笑顔-3-

ヴォークを起こしたデュオンは、普段と変わらぬようにヴォークに接し、食事をしよう、と声をかけた。「何かエリアに言ったのか」・・・彼はそう直接聞くほど彼は子供ではなかったし、あっさりとそのことを処理できるほど薄情でもなかった。心の中で何かしらもぞもぞと感じるものは多少あったけれど、それは不快なものではない。
四人そろって食事を始めると、エリアは「おじいさんのところに戻っているから、出かける時に声をかけてね」と言って難破船に帰っていった。
女は、自分達男のことをよくわかってないくせに、よくわかっている。
少年達というものは、幼い頃から男女の差異を意識して育つものだ。女の遊びなんか一つもおもしろいと思えないし、女の話だってつまらない。男達が大事に思っていることや熱を上げていることを女はすぐ馬鹿にするし、これっぽっちもわかりゃしない・・・と、彼は思っていたし、おそらく他の3人も似たり寄ったりに違いない。
それでもなんだろう。
エリアは「知った風で」と表現した。確かに多少鼻につくような感覚はあったけれど、それは、彼女が言っていること、言おうとしていることが、嫌なほど核心にせまっているからだ。
(不思議だな。俺達は、俺達が一番お互いのことを知ってると思っていたのに)
女は、男同士で隠しておきたいこととか、お互いをわかっているからこそ見せない部分をちゃんと見抜いているように感じる。
食事をしながらデュオンはそんなことを考えていた。
「どうした、デュオン、食べるの遅いな」
ふと気付いてラウドが声をかけてくる。
「あ、いや、うん、なんでもない」
「なんだ?エリアのことでも考えていたのか?」
軽くからかい気味にラウドは笑った。そんなんじゃないよ、とデュオンは返すけれど、ヒースまでもが
「嘘だな。絶対。エリアのこと考えていたんだろ。可愛いもんなぁ?」
と意地悪げに言い出した。
「ヒースが女の子を可愛いなんて言うの、珍しいね」
ヴォークが本当に驚いたように素直な感想を述べる。この年下のぼんやりした少年は、時々無邪気に的確なダメージを与えてくれるようだ。ヒースは苦い顔を見せた。

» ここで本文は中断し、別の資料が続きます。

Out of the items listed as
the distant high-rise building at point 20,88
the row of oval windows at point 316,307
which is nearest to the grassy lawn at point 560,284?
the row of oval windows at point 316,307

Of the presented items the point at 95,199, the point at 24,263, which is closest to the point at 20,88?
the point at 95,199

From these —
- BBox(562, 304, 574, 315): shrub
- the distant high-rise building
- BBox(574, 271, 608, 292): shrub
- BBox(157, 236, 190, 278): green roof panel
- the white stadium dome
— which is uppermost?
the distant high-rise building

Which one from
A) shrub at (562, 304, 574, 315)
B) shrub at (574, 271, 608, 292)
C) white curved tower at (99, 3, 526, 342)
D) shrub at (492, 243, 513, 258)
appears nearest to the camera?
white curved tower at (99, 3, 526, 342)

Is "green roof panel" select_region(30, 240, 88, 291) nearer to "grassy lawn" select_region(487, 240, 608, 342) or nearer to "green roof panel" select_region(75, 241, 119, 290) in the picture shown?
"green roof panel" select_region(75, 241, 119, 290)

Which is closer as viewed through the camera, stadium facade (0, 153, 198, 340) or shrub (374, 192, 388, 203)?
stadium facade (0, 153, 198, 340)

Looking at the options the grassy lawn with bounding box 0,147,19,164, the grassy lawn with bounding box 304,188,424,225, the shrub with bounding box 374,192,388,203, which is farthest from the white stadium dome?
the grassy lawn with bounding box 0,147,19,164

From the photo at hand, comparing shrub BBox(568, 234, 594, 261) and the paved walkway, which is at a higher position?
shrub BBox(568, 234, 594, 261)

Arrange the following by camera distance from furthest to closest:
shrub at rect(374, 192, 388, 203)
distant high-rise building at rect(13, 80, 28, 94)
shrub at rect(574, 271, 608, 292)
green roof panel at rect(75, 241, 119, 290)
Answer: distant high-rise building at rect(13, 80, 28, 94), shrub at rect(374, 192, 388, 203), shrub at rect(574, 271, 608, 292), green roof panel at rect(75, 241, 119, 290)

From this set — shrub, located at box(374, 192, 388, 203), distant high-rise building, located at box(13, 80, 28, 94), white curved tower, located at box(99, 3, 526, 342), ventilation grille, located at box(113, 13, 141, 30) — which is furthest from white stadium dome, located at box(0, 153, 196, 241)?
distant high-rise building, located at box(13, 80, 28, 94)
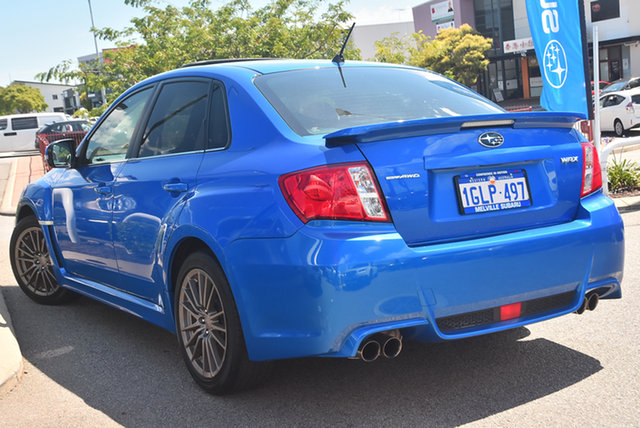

「なんだよ、デュオンのことからかおうとしてるのに、そこで俺の揚げ足とるのかー?ヴォーク?」
「わっ、だってだってー」
ヒースがヴォークに対して強気の発言をするのはいつものことだ。助け舟をだすほどのことでもない。デュオンは小さく笑ってラウドに
「俺の食事が遅いのが、エリアのこと考えていたからだと思うんだったら、ラウドの食事が遅いときは、サラ姫のこと考えているんだろーって突っ込んでいいわけ?」
なんてことを言った。サラ姫とはサスーンの姫で、なかなか活発で明るい少女だ。どうもラウドに対して恋心を抱いているようで、ラウド自身もまんざらでもないことを3人は知っているのだ。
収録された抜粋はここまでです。